# [Exercise requirements]
In the passage on arithmetico-geometric sequences below, swap "nonzero" for "non-zero" and write out the part from "An arithmetico-geometric sequence is" to "not necessarily integers.".

# [Provided passage]
[Start of Attachment]
An arithmetico-geometric sequence is the elementwise product of an arithmetic sequence and a geometric sequence. For example, 1 -4 12 -32 is the product of the arithmetic sequence 1 2 3 4 and the geometric sequence 1 -2 4 -8. The nth term of an integer arithmetico-geometric sequence can be expressed as

$$a_n = r^n \cdot (a_0 + nd)$$

for some real number \$d\$, nonzero real \$r\$, and integer \$a_0\$. Note that \$r\$ and \$d\$ are not necessarily integers.

For example, the sequence 2 11 36 100 256 624 1472 3392 has \$a_0 = 2\$, \$r = 2\$, and \$d = 3.5\$.

Input

An ordered list of \$n \ge 2\$ integers as input in any reasonable format. Since some definitions of geometric sequence allow \$r=0\$ and define \$0^0 = 1\$, whether an input is an arithmetico-geometric sequence will not depend on whether \$r\$ is allowed to be 0. For example, 123 0 0 0 0 will not occur as input.
[End of Attachment]
# [Supplied material]
[Start of Attachment]
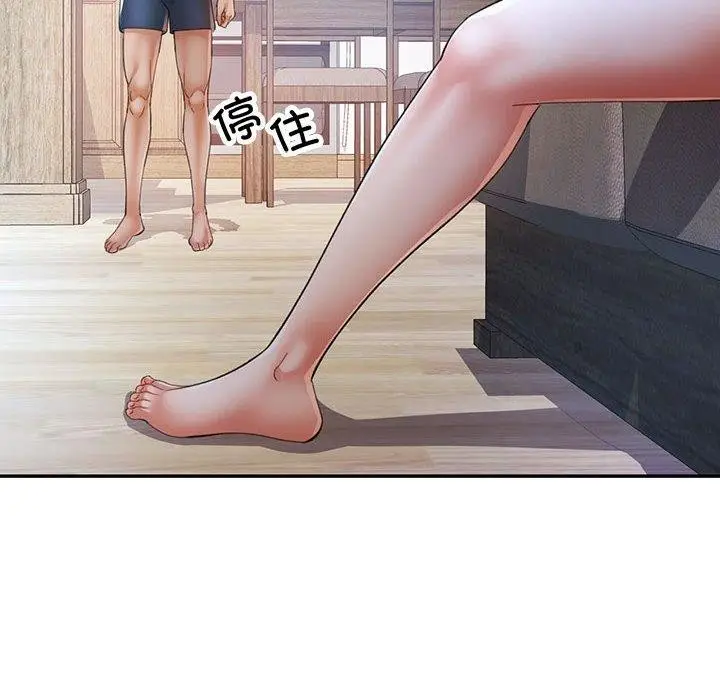 124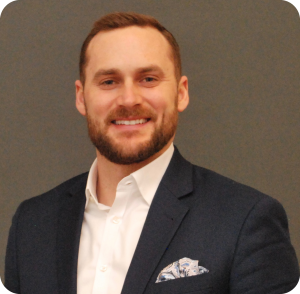 GPIS Employee Benefits Specialist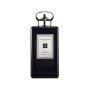 Jo Malone Oud & Bergamot Cologne Intense 100ml for men and women perfume (Tester)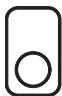 SMEG SR775OT - Strefy gotowania - 7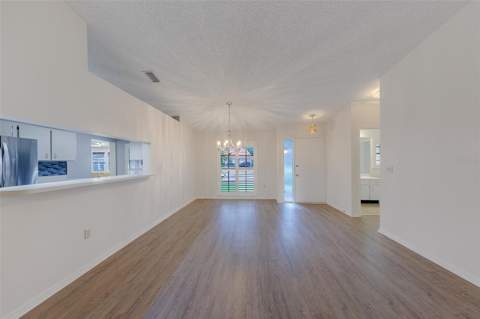 2022 Nash Drive, Clearwater FL - photo 6 of 6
[End of Attachment]
# [Task result]
An arithmetico-geometric sequence is the elementwise product of an arithmetic sequence and a geometric sequence. For example, 1 -4 12 -32 is the product of the arithmetic sequence 1 2 3 4 and the geometric sequence 1 -2 4 -8. The nth term of an integer arithmetico-geometric sequence can be expressed as

$$a_n = r^n \cdot (a_0 + nd)$$

for some real number \$d\$, non-zero real \$r\$, and integer \$a_0\$. Note that \$r\$ and \$d\$ are not necessarily integers.